No longer just fun you have after din­ner

China Daily (Hong Kong) - - COVER STORY - By XU LIN

First they did it in the karaoke bars, then they did it in liv­ing rooms and now they’re do­ing it in the bed­room.

In the early 1990s karaoke bars be­gan spring­ing up all over China, and be­fore long for many peo­ple karaoke singing had be­come the post­pran­dial en­ter­tain­ment of choice.

Then, with the help of com­puter pro­grams that can make any­one a karaoke DJ, the venue changed as it be­came pos­si­ble to or­ga­nize karaoke par­ties in the home or sim­ply let you en­ter­tain your­self and at the same time fan­ta­size about be­ing a star.

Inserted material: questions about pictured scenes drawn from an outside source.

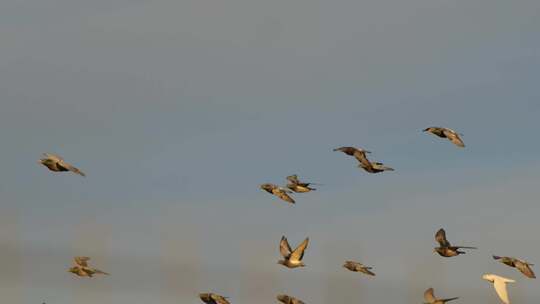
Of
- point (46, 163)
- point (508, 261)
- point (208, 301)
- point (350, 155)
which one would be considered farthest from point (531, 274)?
point (46, 163)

In the next wave of change, in the era of the in­ter­net — and more lately the app and so­cial net­work­ing of the past four years or so — the soft­ware was adapted to mo­bile de­vices and be­came much more so­phis­ti­cated. Thus a form of leisure that had been en­joyed in public and then to a cer­tain ex­tent had re­treated to the pri­vate realm re­asserted it­self in public thanks to the likes of live stream­ing and the abil­ity to dis­trib­ute mu­sic and en­gage with au­di­ences.

A re­port by the in­ter­net con­sul­tancy Analysys of Bei­jing in June sug­gested that the new lease on life that karaoke has been given can be at least partly at­trib­uted to the huge pop­u­lar­ity of tele­vi­sion tal­ent shows. In fact some of the com­pa­nies that de­velop and dis­trib­ute mo­bile karaoke apps have formed al­liances with the TV pro­duc­ers as they seek to cash in on the pop­u­lar­ity of these shows.

In the first quar­ter of this year more than 57 mil­lion mo­bile karaoke apps had been in­stalled on de­vices in China, Analysys said, and most users were born in the 1990s.

Many were from provin­cial cap­i­tals, and most were stu­dents, free­lancers or self-em­ployed, and the fe­male users out­num­bered the male users. About 62 per­cent of the users of the app Changba were fe­males, and about 60 per­cent of the users of WeSing were fe­male, Analysys said.

The apps pro­vide a good plat­form for bud­ding in­ter­net celebri­ties to be­come bet­ter known, Analysys said, and once they are well known enough they can take part in the apps’ singing con­tests or re­al­ity shows to be­come even bet­ter known.